Based in Oklahoma City, Oklahoma, Chesapeake Energy Corporation(NASDAQ:CHK) is an independent exploration and production company that engages in the acquisition, exploration and development of properties for the production of oil, natural gas and natural gas liquids from underground reservoirs in the United States.

The Company has interests in natural gas resource plays in the Marcellus Shale in the northern Appalachian Basin in Pennsylvania and the Haynesville/Bossier Shale in northwest Louisiana; and the liquids-rich resource play in the Eagle Ford Shale in southern Texas. As of December 31, 2021, it held interests in approximately 8,200 gross producing wells, including 6,500 working interest wells and 1,700 controlling interest or royalty wells; and had proven reserves estimated at 661 million barrels of oil equivalent. The company was founded in 1989 and is based in Oklahoma City, Oklahoma.

Market cap: $9.6 billion

Short-term interest: 13.0%

Cumulative returns since the beginning of the year: -51.6%

Power socket inc. (NASDAQ:PLUG) is a Latham, New York-based energy company that provides turnkey hydrogen fuel cell solutions for the mobility, material handling and stationary energy markets in North America. North and internationally. It focuses on fuel cell and proton exchange membrane (PEM) fuel processing technologies, and hybrid fuel cell/battery technologies, as well as related infrastructure for the production, storage and distribution of hydrogen and green hydrogen.

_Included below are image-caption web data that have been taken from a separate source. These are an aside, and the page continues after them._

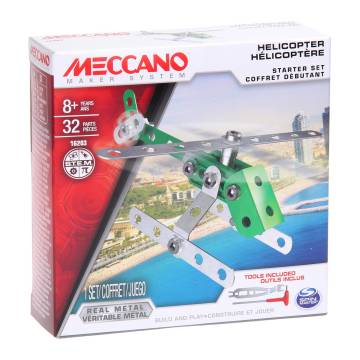 Meccano Beginner Set - Helikopter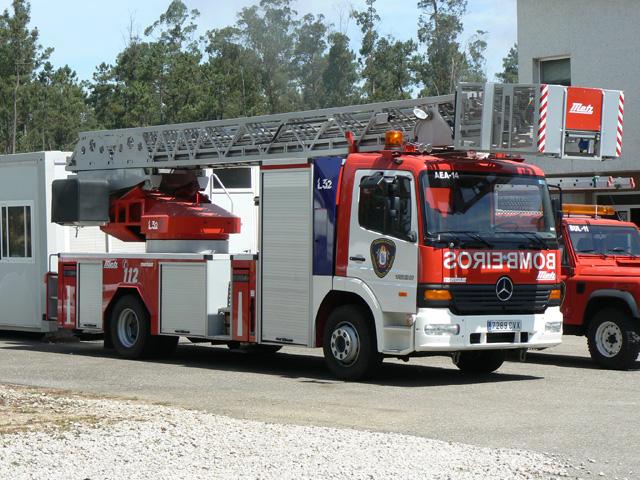 Morrazo Spain Atego Ladder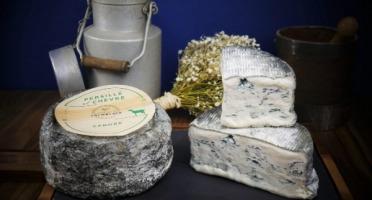 Ferme de La Tremblaye - Persillé de Chèvre Cendré 1kg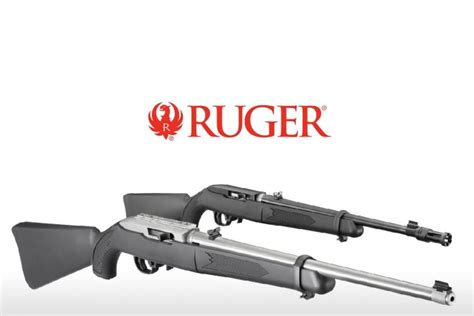 Ruger-Question Must Upgrades For Ruger 10 22.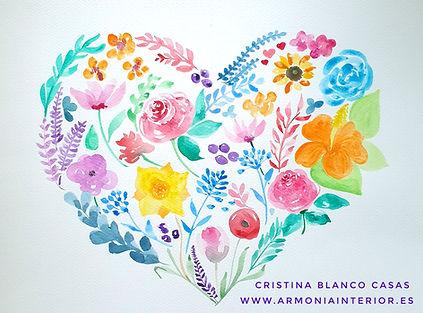 Primavera en el corazón. Acuarela by Cristina Blanco Casas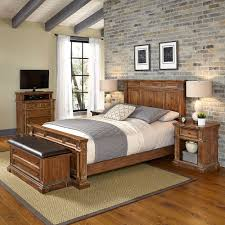 King Size Bedroom Set With Armoire Bedroom Sets Walmart Com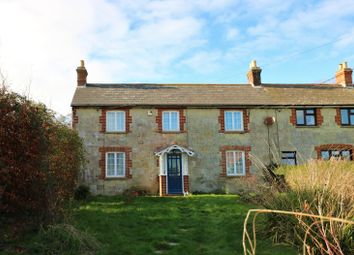 Thumbnail 3 bedroom property for sale in Newport Road, Whitwell, Ventnor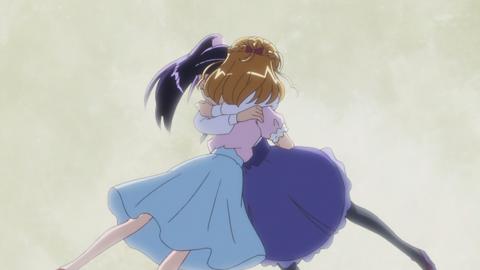 魔法つかいプリキュア第49話-1064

The company offers GenDrive, a hydrogen-powered PEM fuel cell system that powers electric material handling vehicles and GenFuel, a liquid hydrogen delivery, generation, storage and distribution system.

Plug Power offers its products to retail distribution and manufacturing companies through a direct product sales force, original equipment manufacturers and dealer networks. It has a strategic partnership with Airbus SE to decarbonize air travel and airport operations with green hydrogen; and Fortescue Future Industries to manufacture electrolyser technology in Australia.